Aber ich kann bei der Partitionierung vor lauter Bäumen keinen Wald sehen.

----------

## STEagleEye

ne das sollte eigentlich passen, weil der 2.6.18 Kernel läuft ja

ich hab da auch viel rumprobiert ehe es funktioniert hat

----------

## STEagleEye

hat keiner eine Idee?

wie gesagt der 2.6.21 und 2.6.21-r1 funktionieren nicht, beide mit der Meldung wie da oben

der 2.6.18 funktioniert problemlos (derzeit in Betrieb)

----------

## Gibheer

mit den neuen sata-treibern, die du wahrscheinlich im kernel jetzt drin hast, werden die Festplatten statt ueber hd auf sd eingebunden. Vllt ist dass das problem?

----------

## STEagleEye

achso das könnte sein, aber dann passt doch die Aussage "Uncompressing Linux... Ok" nicht oder? Weil wenn die SATA Platten jtzt zb an der Stelle hängen wie früher die Rootplatte war müsste er ja den Kernel nicht mehr finden. Oder denke ich jetzt falsch?

----------

## Gibheer

hmm, da koenntest du recht haben. Allerdings kann es ja sein, dass er den Kernel zwar laedt, aber danach nix mehr machen kann, weil er die Platte nicht findet.

----------

## nikaya

Sind irgendwelche weiteren Meldungen in /var/log/messages?

----------

## STEagleEye

 *john.doe wrote:*   

> Sind irgendwelche weiteren Meldungen in /var/log/messages?

 

ne da ist nichts

----------

## mv

 *STEagleEye wrote:*   

> Weil wenn die SATA Platten jtzt zb an der Stelle hängen wie früher die Rootplatte war müsste er ja den Kernel nicht mehr finden.

 

Nein, denn grub liest den Kernel über BIOS-Funktionen. Und das kann ganz anders funktioneren als die Art, mit der der Kernel dann auf die Platte zugreifen will.

----------

## STEagleEye

 *mv wrote:*   

>  *STEagleEye wrote:*   Weil wenn die SATA Platten jtzt zb an der Stelle hängen wie früher die Rootplatte war müsste er ja den Kernel nicht mehr finden. 
> 
> Nein, denn grub liest den Kernel über BIOS-Funktionen. Und das kann ganz anders funktioneren als die Art, mit der der Kernel dann auf die Platte zugreifen will.

 

ich hatte jetzt noch keine Zeit diesen Fall zu testen, aber bei einem anderen System was ich gestern aufgesetzt hab hatte ich den Fall, dass für Grub eine falsche Festplatte angegeben wurde. Da hat der Kernel normal gebootet und dann gemeckert das er die Platte nicht gefunden hat. --> ein komplett anderes Verhalten als hier.

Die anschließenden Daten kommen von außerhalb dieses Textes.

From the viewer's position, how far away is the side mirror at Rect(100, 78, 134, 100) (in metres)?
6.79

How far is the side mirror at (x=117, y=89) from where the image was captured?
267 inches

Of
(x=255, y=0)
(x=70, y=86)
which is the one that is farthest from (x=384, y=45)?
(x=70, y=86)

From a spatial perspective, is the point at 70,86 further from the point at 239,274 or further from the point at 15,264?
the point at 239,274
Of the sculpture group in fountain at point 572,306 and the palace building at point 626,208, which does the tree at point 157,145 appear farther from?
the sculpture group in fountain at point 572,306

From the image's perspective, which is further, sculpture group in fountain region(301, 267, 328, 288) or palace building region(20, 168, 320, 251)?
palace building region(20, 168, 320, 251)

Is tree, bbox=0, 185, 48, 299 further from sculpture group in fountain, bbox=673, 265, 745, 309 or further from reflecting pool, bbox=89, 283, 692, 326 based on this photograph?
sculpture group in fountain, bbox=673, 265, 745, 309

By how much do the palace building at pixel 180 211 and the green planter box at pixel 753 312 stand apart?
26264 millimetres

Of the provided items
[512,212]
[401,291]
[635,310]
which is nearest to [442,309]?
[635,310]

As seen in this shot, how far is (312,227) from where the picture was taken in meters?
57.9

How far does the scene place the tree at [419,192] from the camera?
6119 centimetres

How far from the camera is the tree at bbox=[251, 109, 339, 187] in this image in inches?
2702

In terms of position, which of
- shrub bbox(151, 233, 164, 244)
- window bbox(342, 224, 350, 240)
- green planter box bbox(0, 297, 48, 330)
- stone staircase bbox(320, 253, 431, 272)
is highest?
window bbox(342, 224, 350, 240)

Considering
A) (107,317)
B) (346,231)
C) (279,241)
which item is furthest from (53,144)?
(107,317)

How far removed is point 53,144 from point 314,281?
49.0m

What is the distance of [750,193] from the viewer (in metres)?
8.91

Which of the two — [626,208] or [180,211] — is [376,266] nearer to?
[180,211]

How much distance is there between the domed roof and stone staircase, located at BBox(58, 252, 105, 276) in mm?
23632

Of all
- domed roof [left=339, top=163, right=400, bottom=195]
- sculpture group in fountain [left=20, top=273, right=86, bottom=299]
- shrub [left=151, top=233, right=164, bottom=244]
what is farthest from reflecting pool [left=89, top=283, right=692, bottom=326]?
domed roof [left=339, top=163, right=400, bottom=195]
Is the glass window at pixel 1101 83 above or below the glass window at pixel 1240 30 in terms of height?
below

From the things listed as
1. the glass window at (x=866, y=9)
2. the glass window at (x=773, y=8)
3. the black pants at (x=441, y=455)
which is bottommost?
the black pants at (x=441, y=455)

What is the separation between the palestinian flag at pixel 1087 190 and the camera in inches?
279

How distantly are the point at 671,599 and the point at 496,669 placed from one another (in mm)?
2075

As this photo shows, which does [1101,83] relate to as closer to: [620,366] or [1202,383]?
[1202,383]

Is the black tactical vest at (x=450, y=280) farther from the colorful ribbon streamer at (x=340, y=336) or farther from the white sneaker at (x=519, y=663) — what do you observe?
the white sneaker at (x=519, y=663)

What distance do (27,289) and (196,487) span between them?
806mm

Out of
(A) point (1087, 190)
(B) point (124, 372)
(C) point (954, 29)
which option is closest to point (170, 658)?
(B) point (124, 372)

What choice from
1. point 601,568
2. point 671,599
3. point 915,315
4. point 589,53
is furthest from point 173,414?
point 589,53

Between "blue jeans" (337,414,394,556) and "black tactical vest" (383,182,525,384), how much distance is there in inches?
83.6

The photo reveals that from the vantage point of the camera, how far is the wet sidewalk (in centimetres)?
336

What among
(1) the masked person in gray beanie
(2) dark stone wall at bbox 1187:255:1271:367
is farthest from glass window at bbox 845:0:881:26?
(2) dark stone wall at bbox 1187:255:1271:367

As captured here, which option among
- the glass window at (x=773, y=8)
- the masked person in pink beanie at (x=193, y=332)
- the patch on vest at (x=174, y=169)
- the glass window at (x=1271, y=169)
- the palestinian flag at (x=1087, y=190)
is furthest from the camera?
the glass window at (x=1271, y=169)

Ich bau gerade einen neuen Kernel der nur die standard Einstellungen hat für den Fall, dass irgendwelche Einstellungen von mir das Problem sind.

----------

## STEagleEye

ich hab gerade nochmal die Festplattenangaben im Grub durchgespielt, sobald sie nicht passen sagt er schon das er den Kernel nicht finden kann

Auch die Kernelparameter für root hab ich ein paar durchprobiert, aber er verhält sich überall gleich (er zeigt die Ausgabe von oben und mehr nicht)

----------

## STEagleEye

Ich hab jetzt mal die Processor family im Kernel auf Athlon/Duron/K7 gestellt und dann gehts.

Kann es sein das der 2.6.18 Kernel die Option nicht richtig beachtet oder was anderes da geändert wurde?

Weil früher hatte ich da Geode GX/LX ausgewählt da ich einen AMD Geode hab.

Aber auch bei gleicher Config laufen einige Sachen nicht wie IPTables und auch meine SATA Platten werden nicht mehr gefunden.

----------

## STEagleEye

so die IPTables klappen auch wieder genauso wie die SATA Platten, bei denen ist der Treiber nur an eine andere Stelle gewandert gewesen  :Smile: 

danke für die Hilfe

----------

## UTgamer

Mach du bitte eine Überschriftenänderung in deinem ersten Posting oben auf (solved) (gelöst).

----------

## STEagleEye

na klar mach ich

ist erledigt

----------